[DFDL-WG] Fw: Action 145: 'dispatch' way of discriminating a choice for better performance

Mon Apr 16 14:33:51 EDT 2012

Hi Tim,

I think all our expressions today return a schema logical type, so you are
correct in that the expression should not return DFDL string literal.   But
I don't see the harm in letting dfdl:elementID be a DFDL string literal. We
can disallow some of the DFDL entities, like we do for padding character,
etc, if they don't make sense.

Regards

Steve Hanson
Architect, Data Format Description Language (DFDL)
Co-Chair, OGF DFDL Working Group
IBM SWG, Hursley, UK
smh at uk.ibm.com
tel:+44-1962-815848

From:	Tim Kimber/UK/IBM
To:	Steve Hanson/UK/IBM at IBMGB
Cc:	dfdl-wg at ogf.org
Date:	11/04/2012 10:15
Subject:	Re: [DFDL-WG] Fw: Action 145: 'dispatch' way of discriminating
            a choice for better performance

I think the type of the property should be 'xs:string', not 'DFDL String
Literal'. A DFDL String Literal allows raw bytes, DFDL character entities
and 'generic mnemonics' such as '%WSP*'. I don't see any value in allowing
those in this property - the data in the data stream can easily be
converted to a string as part of the DFDL expression. If we did allow DFDL
String Literal then we would have to specify exactly how to match one DFDL
String Literal against another, but I don't think we should go there.

Proposed new wording:

A new dfdl:element property is added called dfdl:elementID of type 'DFDL
String Literal' 'xs:string'. This provides a single alternative name for
the element. Only allowed on local element and global element, not on
element reference or simple type.

A new dfdl:choice property is added called dfdl:choiceBranchRef of type
'DFDL Expression'. The expression must evaluate to a DFDL String Literal
xs:string. The resultant string must match (case insensitive) the
dfdl:elementID property values of one of the element branches of the
choice, and if so discriminates in favour of that branch. The parser then
goes straight to that branch, ignoring schema order. Because the branch is
'known to exist' no backtracking takes place if a processing error
subsequently occurs.

regards,

Tim Kimber, Common Transformation Team,
Hursley, UK
Internet:  kimbert at uk.ibm.com
Tel. 01962-816742
Internal tel. 246742

From:	Steve Hanson/UK/IBM at IBMGB
To:	dfdl-wg at ogf.org
Date:	11/04/2012 03:57
Subject:	[DFDL-WG] Fw: Action 145: 'dispatch' way of discriminating a
            choice for better performance
Sent by:	dfdl-wg-bounces at ogf.org

Updated to reflect the outcome of DFDL WG call on 5th April.

Revised details:

A new dfdl:element property is added called dfdl:elementID of type 'DFDL
String Literal'. This provides a single alternative name for the element.
Only allowed on local element and global element, not on element reference
or simple type.

A new dfdl:choice property is added called dfdl:choiceBranchRef of type
'DFDL Expression'. The expression must evaluate to a DFDL String Literal.
The resultant string must match (case insensitive) the dfdl:elementID
property values of one of the element branches of the choice, and if so
discriminates in favour of that branch. The parser then goes straight to
that branch, ignoring schema order. Because the branch is 'known to exist'
no backtracking takes place if a processing error subsequently occurs.

Rules:

- Both properties behave like dfdl:ref and dfdl:hiddenGroupRef in that it
is not possible to set a value in scope by a dfdl:format annotation, and is
only set at its point of use. This is because there is nothing sensible
that could be set in scope **. Empty string is not an allowed value.
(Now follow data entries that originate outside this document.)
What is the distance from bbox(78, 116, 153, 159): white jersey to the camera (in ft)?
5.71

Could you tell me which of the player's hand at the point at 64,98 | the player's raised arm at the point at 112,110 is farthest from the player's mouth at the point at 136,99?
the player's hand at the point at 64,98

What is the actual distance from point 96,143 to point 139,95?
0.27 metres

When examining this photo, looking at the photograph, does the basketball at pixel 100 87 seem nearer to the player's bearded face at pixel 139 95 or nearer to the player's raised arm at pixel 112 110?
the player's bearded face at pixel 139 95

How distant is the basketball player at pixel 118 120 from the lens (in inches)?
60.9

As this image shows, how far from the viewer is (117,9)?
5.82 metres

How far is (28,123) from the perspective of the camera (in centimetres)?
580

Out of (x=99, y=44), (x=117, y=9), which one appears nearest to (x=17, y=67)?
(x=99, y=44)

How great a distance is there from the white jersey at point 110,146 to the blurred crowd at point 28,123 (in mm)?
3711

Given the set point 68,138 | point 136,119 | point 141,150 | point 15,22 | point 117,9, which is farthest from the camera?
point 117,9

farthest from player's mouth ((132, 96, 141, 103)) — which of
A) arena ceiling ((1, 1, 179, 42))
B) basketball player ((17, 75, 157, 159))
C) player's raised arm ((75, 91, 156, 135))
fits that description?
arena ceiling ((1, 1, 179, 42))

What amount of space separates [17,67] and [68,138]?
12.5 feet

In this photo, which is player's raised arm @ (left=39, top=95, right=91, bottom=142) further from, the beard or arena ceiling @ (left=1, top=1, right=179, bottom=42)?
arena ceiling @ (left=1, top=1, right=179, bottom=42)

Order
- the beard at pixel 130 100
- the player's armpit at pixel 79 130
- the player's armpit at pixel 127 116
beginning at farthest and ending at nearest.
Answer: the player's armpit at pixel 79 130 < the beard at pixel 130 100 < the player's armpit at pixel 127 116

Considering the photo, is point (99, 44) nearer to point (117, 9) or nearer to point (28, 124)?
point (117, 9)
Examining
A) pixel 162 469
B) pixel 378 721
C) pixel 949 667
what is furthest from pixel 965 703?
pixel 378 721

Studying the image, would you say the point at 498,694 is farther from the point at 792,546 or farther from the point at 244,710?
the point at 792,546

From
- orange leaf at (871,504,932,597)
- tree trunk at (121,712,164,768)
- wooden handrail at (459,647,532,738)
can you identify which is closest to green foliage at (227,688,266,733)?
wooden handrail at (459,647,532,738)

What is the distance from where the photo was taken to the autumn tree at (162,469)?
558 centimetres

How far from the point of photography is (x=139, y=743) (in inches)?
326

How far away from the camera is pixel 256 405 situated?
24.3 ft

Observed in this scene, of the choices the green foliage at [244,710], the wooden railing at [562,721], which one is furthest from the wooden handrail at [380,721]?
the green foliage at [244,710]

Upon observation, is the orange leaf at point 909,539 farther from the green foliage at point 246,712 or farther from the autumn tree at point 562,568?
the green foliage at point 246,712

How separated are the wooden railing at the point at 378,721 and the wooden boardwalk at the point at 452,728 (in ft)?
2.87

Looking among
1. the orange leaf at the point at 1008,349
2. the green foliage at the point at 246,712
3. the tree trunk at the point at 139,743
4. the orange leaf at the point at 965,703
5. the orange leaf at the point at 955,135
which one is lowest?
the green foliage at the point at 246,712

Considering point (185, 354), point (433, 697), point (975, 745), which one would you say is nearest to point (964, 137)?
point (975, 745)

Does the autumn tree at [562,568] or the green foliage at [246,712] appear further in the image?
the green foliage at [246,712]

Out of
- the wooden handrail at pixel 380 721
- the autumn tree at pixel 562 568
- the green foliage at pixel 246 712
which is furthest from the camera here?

- Both properties are only used when parsing.

- When dfdl:choiceBranchRef is present, all choice branches must be local
elements or element references. It is a schema definition error otherwise.

- It is a processing error if the resolved value of dfdl:choiceBranchRef
does not match one of the branches.

- It is a schema definition error if individual dfdl:elementID values are
not unique across all elements that are branches of an xs:choice that
carries dfdl:choiceBranchRef.

- It is not a schema definition error if both dfdl:initiatedContent and
dfdl:choiceBranchRef, are provided on the same choice, nor if a
discriminator exists on that choice branch. ++

** Consequently adding support for the property to existing DFDL
implementations will not suddenly cause errors to appear in existing DFDL
schemas.

++ Reasoning. If a discriminator is evaluated and there is no point of
uncertainty, it simply behaves like an assert, specifically if it fails it
causes a processing error without backtracking. Use of dfdl:choiceBranchRef
is just another way to get into this situation. (The property
dfdl:initiatedContent may be rewritten as a series of discriminators on the
child elements which test that the (initiated) element exists, hence same
applies).

Regards

Steve Hanson
Architect, Data Format Description Language (DFDL)
Co-Chair, OGF DFDL Working Group
IBM SWG, Hursley, UK
smh at uk.ibm.com
tel:+44-1962-815848
----- Forwarded by Steve Hanson/UK/IBM on 28/03/2012 16:32 -----

From:        Steve Hanson/UK/IBM
To:        dfdl-wg at ogf.org
Date:        27/03/2012 14:09
Subject:        Fw: [DFDL-WG] Action 145: 'dispatch' way of discriminating
a choice for better performance

Hi Mike

I agree. When I wrote the SWIFT example expression that I realised this was
becoming a bit too complicated.  IBM MRM has a quick way of dispatching a
choice that uses a similar mechanism to the one you propose.
It has an optional property called 'Message Alias'. The parser first tries
to match the tag against the element name, and if that fails it tries the
alias.  I've modified my proposal accordingly.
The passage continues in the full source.